Anastasia Trofimova a dévoilé hors compétition à la Mostra un documentaire intitulé « Russians at War » (« Des Russes à la guerre »). Pour réaliser ce film de plus de deux heures, elle a passé plusieurs mois en immersion dans un bataillon russe sur le front ukrainien, recueillant les témoignages des soldats présents.
Vendredi, plusieurs figures politiques et culturelles ukrainiennes ont manifesté leur indignation après la diffusion d’un documentaire au festival du film de Venise. L’œuvre, dirigée par une réalisatrice russo-canadienne, donne la parole à des soldats russes, ce qui a été qualifié de « propagande russe » par ses détracteurs, bien que la réalisatrice s’en défende.

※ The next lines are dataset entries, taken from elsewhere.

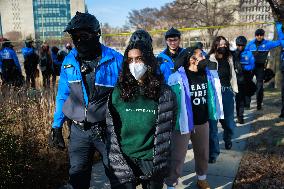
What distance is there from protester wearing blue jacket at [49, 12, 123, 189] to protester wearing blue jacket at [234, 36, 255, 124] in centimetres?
437

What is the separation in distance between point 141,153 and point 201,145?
55.5 inches

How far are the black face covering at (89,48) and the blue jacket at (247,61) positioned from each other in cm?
475

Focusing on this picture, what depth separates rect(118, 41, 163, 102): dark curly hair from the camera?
2.64m

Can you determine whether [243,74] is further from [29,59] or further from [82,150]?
[29,59]

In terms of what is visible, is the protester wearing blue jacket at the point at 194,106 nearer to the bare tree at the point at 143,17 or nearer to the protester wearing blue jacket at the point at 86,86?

Sur les réseaux sociaux, le chef de l’administration présidentielle ukrainienne, Andriï Iermak, a qualifié de « scandaleuse » la projection de ce qu’il considère être un « film de propagande ». Il a également déclaré que les « figures culturelles russes » ne méritaient pas de « participer au monde civilisé ».
« Sous la menace de poursuites en Russie »
Anastasia Trofimova, dans un communiqué envoyé à l’AFP, a rétorqué qu’il s’agissait d’un « documentaire anti-guerre, et (…) il a été réalisé au péril de ma vie ». Elle a ajouté que « qualifier ce documentaire de propagande russe est insensé, surtout sachant que je risque des poursuites pénales en Russie ».
Daria Zarivna, une militante ukrainienne et conseillère d’Andriï Iermak, a affirmé que le film cherchait à « légitimer » les agissements de l’armée russe et a accusé Trofimova de « minimiser les crimes de guerre » attribués aux forces russes en Ukraine.
La réalisatrice a répondu en disant : « Je condamne fermement l’invasion de l’Ukraine par la Russie et je soutiens les enquêtes de la Cour pénale internationale sur les crimes en Ukraine ». Elle a ajouté, « je comprends la douleur et la rage que ce sujet peut susciter chez ceux qui souffrent de la guerre ».
Dans une interview accordée à l’AFP, elle a précisé être allée « seule » sur le front et avoir « simplement demandé aux soldats s’ils acceptaient que je filme leurs histoires ».
« Un spécimen parfait de pure propagande russe »
Selon un journaliste de l’AFP ayant visionné le film, les soldats présentés semblent désorientés quant à leur implication dans le conflit. Dépourvus de matériel adéquat, ils improvisent avec des équipements soviétiques désuets. Ils enchaînent les cigarettes et les verres d’alcool pour compenser la douleur causée par leurs blessures ou la perte de leurs compagnons.
Daria Bassel, une productrice ukrainienne ayant vu le film à Venise, l’a décrit comme un « exemple parfait de pure propagande russe » dans lequel les soldats répètent les justifications du Kremlin pour l’invasion.
De son côté, la cinéaste ukrainienne Iryna Tsilyk a critiqué les organisateurs de la Mostra pour avoir sélectionné « une œuvre à l’odeur nauséabonde ».
D’après le site internet d’Anastasia Trofimova, elle a déjà réalisé divers documentaires en Syrie, en Irak et au Congo, notamment diffusés par la chaîne d’État russe RT, qui est sanctionnée en Union européenne et aux États-Unis.